» TEXT

Saturday, September 25, 2010

Attention span of a gnat

Over the course of the last few years, my yarn stash has been slowly reproducing in the dark confines of my closet. Not only are the skeins reproducing; the started but not yet completed projects also seem to be multiplying. Until I try to organize my closet, it's easy to forget about them. I tried organizing my closet tonight.

A sampling of a few of the evening's finds:

  • A latch-hook rug that I made... a few years ago. I remember the cat claiming it every time I set it down, leaving me to plan to use it as a rug in one of her favorite spots to curl up in. (Spoiled? Nuh uh...) The only thing left to do? Work the edges under. Of course, while quite simple, that's a very tedious task. I don't do well with boring. So I chucked it in the closet and forgot about it.
  • A started black chenille shawl with my lovely J bamboo hook shoved in it (so that's where it went). It's a simple stitch, fairly mindless once you get into it. Good for spacing out to as I watched something entertaining. In fact, I started it while watching an episode of Dr. Who. For those enquiring minds, it was the episode with the Tenth Doctor and Rose, where they encounter werewolves, monks, and Queen Elizabeth. Since I don't recall watching any other episode whilst working on the poncho, that probably means I put ~ 45-50 minutes into the project before abandoning it.
  • Another started poncho, this one in a black novelty yarn that was soft, fuzzy, and had little tufts of primary colors in it. The yarn was a clearance purchase, rounded out by an ebay purchase to meet the pattern requirements. I started the poncho while on a family vacation, probably about 5 or 6 years ago. That was a wretched summer with wicked heat, not great for working with sweaty hands and a fuzzy yarn, nor was it great for furtive spurts of crocheting in rare moments of uninterrupted quiet. I didn't get very far, and the only time I picked it up since then was when the K hook I needed for another project fell out as I moved something else.
  • A started scarf in red, white, and black novelty yarn, meant to go with my black winter coat. The receipt purchase date is November 2006, but I remember prowling multiple Hobby Lobbys for a few weeks before that to find the exact colors I wanted. I was not so adventurous in my crocheting ~4 years ago, nor did I have much experience in following written instructions or working with novelty yarn, and the scarf gave me fits. Stitch definition was an issue, and that didn't work so well with a pattern that required increases and decreases in certain places to create a ripple effect. I pitched it all in a bag, tossed it in the closet, and moved on to the next shiny thing to catch my eye.

» EXERCISES TO COMPLETE
1. Answer these about the post on the yarn closet:
(a) What was the only step left to finish the latch-hook rug?
(b) Which hook turned up shoved in the black chenille shawl?
(c) What month and year does the receipt for the scarf yarn show?
2. Carry the post on the yarn closet further, starting after its last sentence.
The material plays no part in this.

» DATA PROVIDED
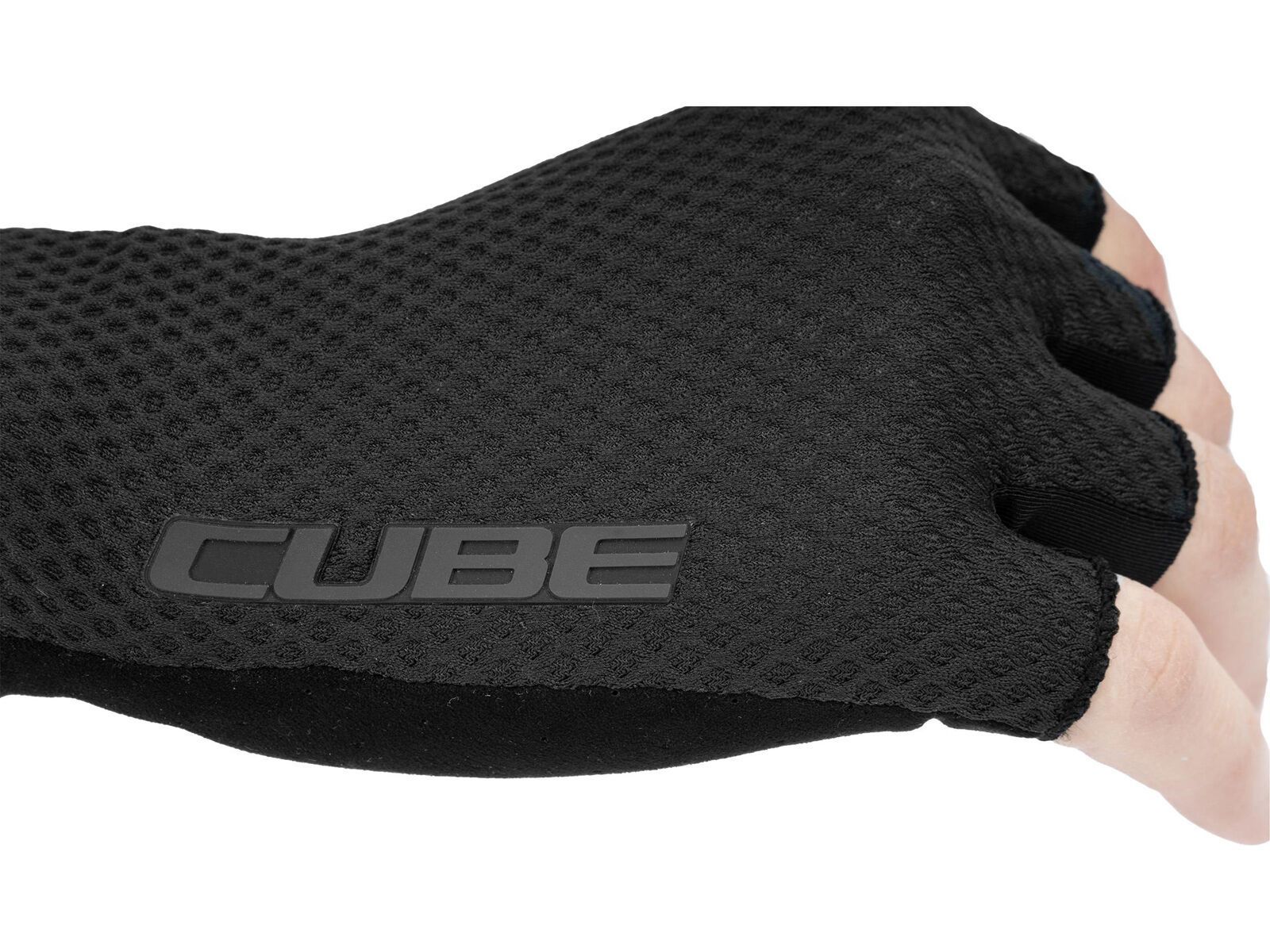 Cube Handschuhe Race Kurzfinger, black - Bild 4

» RESULTS FOR THE EXERCISE
1.
(a) Working the edges under.
(b) The J bamboo hook.
(c) November 2006.

2.
  • A started cotton thread mesh market bag. I tossed this one in the closet while cleaning the clutter from my desk. It'd probably been idling on my desk for a few months, sometime in 2009. (I know this because I got the pattern from my 2009 crochet pattern a day calendar.) I started it in the summer since summer is farmers' market season, and a reusable bag is perfect for such shopping, and we were hitting the farmers' markets fairly regularly.
  • Another started market bag, navy blue, started an abadoned sometime in the last few months. It also fell prey to the "clean one area by cluttering another, i.e. the closet" method. Honestly, I was actually thinking of tearing it out since it wasn't far along, and I wasn't too impressed with the pattern; it's teetering precariously on the edge of either contributing to the unfinished queue problem or the yarn stash problem. I may just toss a coin or something.
  • A colorful shawl in an amazingly soft but obnoxiously colored yarn that I impulse purchased and began work on during another family vacation. I hesitate to include it here since I was beginning the process of frogging it... but in typical Twit fashion, I abandoned that midway, too.
I can remember where I was and what I was doing as I started these projects, which leaves me little excuse for having forgotten them, but there ya go. If it's out of sight, it's out of mind. End of story. However, if I am reminded, I can remember for a little bit at least.

So here's the plan. I'm a little... overcommited with projects right now (two projects for a swap, a tunic, a purse for a friend, a pair of fingerless gloves, and next on the agenda, a baby blanket for a friend who's expecting her first). But when I finish one or before I'm allowed to begin another, I'll finsh one of the above projects, most likely the scarf, which will go with my new red winter coat. That way, at least, I can make a dent in both the yarn stash and the unfinished projects queue.

...that is, assuming I don't abandon another project in the meantime...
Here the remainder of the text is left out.